EXERCISE REQUIREMENTS: Restate the data below, keeping every line the same.

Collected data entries
# # # # # # #

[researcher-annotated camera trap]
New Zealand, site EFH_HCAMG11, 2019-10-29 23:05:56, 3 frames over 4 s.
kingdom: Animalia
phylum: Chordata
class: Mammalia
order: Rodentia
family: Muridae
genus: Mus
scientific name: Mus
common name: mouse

# # # # # # #

RESULT FOR THIS TASK:
[researcher-annotated camera trap]
New Zealand, site EFH_HCAMG11, 2019-10-29 23:05:56, 3 frames over 4 s.
kingdom: Animalia
phylum: Chordata
class: Mammalia
order: Rodentia
family: Muridae
genus: Mus
scientific name: Mus
common name: mouse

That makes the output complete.